Data from wastewater monitoring and on seizures, price and purity suggest that the availability of cocaine may be rising again in parts of Europe
Global cannabis policy developments: what implications for Europe?
Recent changes in the regulatory framework for cannabis occurring in parts of the Americas have generated interest among policymakers and the public in Europe although it is not yet clear what the pros and cons of different approaches are.
Regardless of any wider impact on drug policy, the existence of a commercially regulated cannabis market in some countries outside Europe is fuelling innovation and product development (e.g. vaporisers, e-liquids, edible products), which may, in time, impact on patterns of use in Europe.

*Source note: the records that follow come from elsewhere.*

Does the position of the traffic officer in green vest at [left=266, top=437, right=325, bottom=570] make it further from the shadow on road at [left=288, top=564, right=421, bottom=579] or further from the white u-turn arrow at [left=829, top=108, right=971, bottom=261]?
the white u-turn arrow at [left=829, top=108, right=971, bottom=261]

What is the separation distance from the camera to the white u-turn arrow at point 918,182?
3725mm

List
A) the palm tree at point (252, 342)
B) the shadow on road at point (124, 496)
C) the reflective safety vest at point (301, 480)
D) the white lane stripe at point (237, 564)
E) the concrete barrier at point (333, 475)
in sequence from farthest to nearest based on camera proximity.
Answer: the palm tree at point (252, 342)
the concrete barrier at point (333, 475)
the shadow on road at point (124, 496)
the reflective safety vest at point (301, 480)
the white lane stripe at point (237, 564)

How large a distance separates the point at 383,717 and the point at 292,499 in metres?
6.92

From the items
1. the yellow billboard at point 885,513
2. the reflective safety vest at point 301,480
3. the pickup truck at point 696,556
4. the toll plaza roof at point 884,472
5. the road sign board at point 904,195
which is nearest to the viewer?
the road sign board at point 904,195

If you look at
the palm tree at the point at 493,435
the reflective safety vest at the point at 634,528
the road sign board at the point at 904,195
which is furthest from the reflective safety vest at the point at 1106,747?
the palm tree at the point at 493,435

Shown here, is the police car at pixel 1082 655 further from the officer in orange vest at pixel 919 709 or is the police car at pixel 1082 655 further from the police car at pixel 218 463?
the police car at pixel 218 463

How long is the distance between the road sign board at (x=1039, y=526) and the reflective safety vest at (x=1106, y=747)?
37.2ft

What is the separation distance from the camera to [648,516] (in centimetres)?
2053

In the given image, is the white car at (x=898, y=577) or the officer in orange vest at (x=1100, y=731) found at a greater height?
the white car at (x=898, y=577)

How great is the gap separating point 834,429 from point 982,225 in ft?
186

Some 87.7 million European adults (15–64 years) have tried cannabis in their lifetime. Of these, an estimated 17.1 million are young Europeans (15–34 years) who have used cannabis in the last year. Around 1% of European adults are daily or almost daily cannabis users (use on 20 days or more in the last month).
EU and US: school student substance use compared
Monitoring substance use among school students offers valuable insight into current youth risk behaviours and potential future trends. This year’s report compares long-term patterns of substance use among European and American students (15–16 years), following the release of two major school surveys in 2016. The surveys show smoking and drinking among school students in Europe and the US to be declining, while trends in cannabis use appear to be more stable.
Last-month cannabis use among the European school students surveyed (21 EU countries and Norway), was around half the level (8%) of that reported in the US (15%). Last-month tobacco use was almost four times higher among students in Europe (23%) than in the US, where it was low at 6%. Tobacco use among US students was less than half the level of cannabis use in this group. The percentage of European students reporting last-month alcohol use was more than double (49%) that reported by their American peers (22%).
In my opinion, these annual EMCDDA reports have improved markedly over recent years; not only are they more comprehensive and more reliable but they are more directly focused on emerging behaviours and risks, enabling governments to focus their response in the most important areas. Let’s hope we publish our, rather overdue, drug strategy in the immediate future.